La Suisse, un centre de hedgefonds!

mb. Quand un usurier, au XIXe siècle, exigeait 20% d’intérêts, le débiteur ayant reçu un prêt de 1000 francs versait plus – on croit rêver – que 5000 francs d’intérêts en dix ans. Comme il n’était guère en mesure de payer, la dette montait vite à l’infini. Après plusieurs années, sa propriété devait être mise aux enchères; or, la plupart du temps, il n’y avait là pas d’autre acheteur que l’usurier, qui acquérait ainsi son bien pour un morceau de pain. Comparons cette situation avec ce qui se passe actuellement: les hedgefonds ne se targuent pas rarement de réaliser un rendement égal ou supérieur à 20%, ce que la partie économique des journaux considère comme un grand succès. Ce phénomène peut être examiné sous tous les angles: un tel rendement ne peut pas être atteint par un travail honnête et normal. Ces derniers temps, plusieurs fonds ont figuré à la une des journaux suisses, parce qu’ils devaient se séparer d’entreprises ou les liquider. L’hedgefonds londonien Peloton Partners a dû dissoudre son fonds en mars 2008. En 2007, ce fonds, dont le patrimoine se chiffrait à USD 1,8 milliard, avait encore dégagé un rendement net de 87% («Neue Zürcher Zeitung» du 1er mars). Restent les lésés, les chômeurs, le sort des hommes, comme chez l’usurier du XIXe siècle.

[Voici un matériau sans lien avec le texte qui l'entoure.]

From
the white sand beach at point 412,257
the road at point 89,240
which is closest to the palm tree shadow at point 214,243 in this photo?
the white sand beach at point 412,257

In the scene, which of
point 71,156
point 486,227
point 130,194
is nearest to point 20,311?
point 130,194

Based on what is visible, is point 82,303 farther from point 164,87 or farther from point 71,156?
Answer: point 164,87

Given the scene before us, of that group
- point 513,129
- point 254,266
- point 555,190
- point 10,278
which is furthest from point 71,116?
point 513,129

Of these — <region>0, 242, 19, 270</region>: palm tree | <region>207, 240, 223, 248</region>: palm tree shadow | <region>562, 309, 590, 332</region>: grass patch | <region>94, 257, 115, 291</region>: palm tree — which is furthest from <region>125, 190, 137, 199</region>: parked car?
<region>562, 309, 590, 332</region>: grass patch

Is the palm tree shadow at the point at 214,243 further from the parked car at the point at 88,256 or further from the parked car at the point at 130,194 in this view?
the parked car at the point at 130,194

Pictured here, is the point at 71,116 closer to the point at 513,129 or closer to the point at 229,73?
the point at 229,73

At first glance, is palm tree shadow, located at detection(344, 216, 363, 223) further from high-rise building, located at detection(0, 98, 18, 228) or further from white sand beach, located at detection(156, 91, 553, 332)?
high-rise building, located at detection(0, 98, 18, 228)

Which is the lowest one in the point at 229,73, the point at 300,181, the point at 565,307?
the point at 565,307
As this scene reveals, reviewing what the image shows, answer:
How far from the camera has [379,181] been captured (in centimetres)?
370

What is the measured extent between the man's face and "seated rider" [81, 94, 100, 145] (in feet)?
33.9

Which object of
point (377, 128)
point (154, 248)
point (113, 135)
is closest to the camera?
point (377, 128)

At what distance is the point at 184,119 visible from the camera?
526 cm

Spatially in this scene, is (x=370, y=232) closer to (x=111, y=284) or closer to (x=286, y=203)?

Le but de ces hedgefonds est de pénétrer dans des entreprises saines, aux faibles fonds de tiers.  Souvent, ils parviennent à en prendre le contrôle avec peu de capitaux. La maximisation du profit s’effectue alors de la manière suivante: licenciements, réduction des salaires, surcroît de travail, ventes de parties lucratives de l’entreprise et d’immeubles, dissolution de réserves, arrêt des investissements et de la recherche, demande de crédits grevant l’entreprise. Ce genre d’affaires peut en imposer à première vue en raison de bénéfices élevés. Toutefois, cela aboutit à rendre l’entreprise exsangue. Bien que de telles menées aient lieu fréquemment, de nombreuses entreprises, familiales ou autres qui manquent de savoir ou d’expérience se laissent aveugler par le succès chiffré. Les entreprises abattues, les hedgefonds-vautours attendent patiemment (en ce moment, aux Etats-Unis surtout) de pouvoir réaliser encore des profits élevés avec des entreprises et des papiers-valeurs en souffrance.
En Allemagne, des débats ont déjà eu lieu à propos des «sauterelles», de sorte que de nombreuses entreprises sont devenues très nerveuses. Comme les hedgefonds connaissent de plus en plus de difficultés dans les pays anglo-saxons, ils s’efforcent de trouver de nou­velles possibilités de conclure des affaires lucratives. Or des entreprises suisses peu endettées et dirigées de façon conservatrice s’y prêtent. Les hedgefonds luttent avec acharnement. Ils ont déjà convaincu le Conseil fédéral helvétique d’abaisser l’impôt sur les bénéfices des gérants de hedgefonds et, partant, d’attirer de nouveaux hedgefonds en Suisse. Ils prétendent revaloriser la place financière suisse en y créant des milliers d’emplois, pour les avocats et analystes financiers notamment. Le taux d’imposition des gains des managers de fonds doit être abaissé de 40 à 20%. Aux Pays-Bas, le Parlement a décidé d’imposer les salaires de ces managers à un taux de 52%! La Suisse a une position de pointe en ce qui concerne les fonds faîtiers de hedgefonds. En revanche, elle n’est pas au niveau des pays anglo-saxons en ce qui concerne les hedgefonds individuels, mais entend rattraper maintenant son retard.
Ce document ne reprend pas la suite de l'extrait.